Twenty-two-year-old Ryan Dawson of Newberg contacted PCC a few years ago about getting his electronic engineering technology degree. He spent the next year surviving on Pell grants and student loans while STEM paid his tuition and books. The commute to Sylvania Campus was expensive from his home in Newberg, so STEM also provided him with support services in the form of gas cards.
He graduated at the end of 2010 and started attending a job seeker group in December at the PCC Willow Creek Center in Washington County. He confessed he did not know how to look for a job and staff at the center helped him to set goals and targets for meeting them.
“Without STEM funding, I could never have completed college and met my goals,” Dawson said. “Linda Browning came to my class at school to talk about the STEM opportunities s and I was curious to see if I was eligible. I was eligible for some money and getting it really made a difference. I think STEM is awesome. If you are a student I would definitely look into it to see if you qualify.”
After completing his classes, he continued to receive a gas card so he could afford to make the weekly trip to the job search class, where he was advised on improving his resumé and interviewing skills, and given job openings to apply for. He applied at Intel, was interviewed and offered a full time position in the manufacturing arm of the company. He started work in March, just three months after graduating.
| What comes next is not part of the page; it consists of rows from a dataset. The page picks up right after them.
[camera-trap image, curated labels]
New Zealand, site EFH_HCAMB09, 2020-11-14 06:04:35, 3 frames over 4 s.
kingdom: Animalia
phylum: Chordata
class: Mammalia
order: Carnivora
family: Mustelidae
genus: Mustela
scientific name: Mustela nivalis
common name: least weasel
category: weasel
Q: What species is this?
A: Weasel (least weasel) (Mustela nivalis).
“I wasn’t getting many bites on the job market,” he said. “There wasn’t much out there at the time. So I was lucky when they had positions open at Intel when I was looking for work.”
PCC’s new Health Informatics Concentration of Study Award is a joint project between a Department of Labor Health Informatics Training Project and Washington County’s Workforce Development, and the college’s Health Information Management and Computer Information Systems programs. Twenty-eight dislocated IT workers have found new opportunities in this emerging field. The students received STEM funding in order to complete their three- to six-month training in Health Informatics.
Karl Wilson of Beaverton was the first in the program to get a job. He had left his previous information technology position last summer and spent the latter half of 2010 looking for another job. Through Worksource Oregon, which operates a location out of the Willow Creek Center, he found out that the health informatics field was a hot one for job seekers with his skills and experience. When an orientation for the new award program came up, Wilson was one of the first to sign up. He was eventually selected as one of the 28 candidates, receiving STEM funding to help pay for his classes and books.
“Being at Worksource Oregon, I got e-mails on programs they had and one was on the orientation at Willow Creek,” said Wilson, who earned a bachelor’s degree in computer science from Willamette University. “They talked about this new award they were developing for people with a strong IT background and who wanted to flesh out their health care background, or had strong health care background, and wanted to improve their IT skills. I have some health care background already, but I’ve never worked in a hospital. It was all on the health care information side.”
Using his own deep experience, Wilson started classes at PCC in January. He was recently hired by Providence Health & Services to work as an analyst in their health information management department.
“I’ve been seeking a job since July and now I got my dream job,” he said.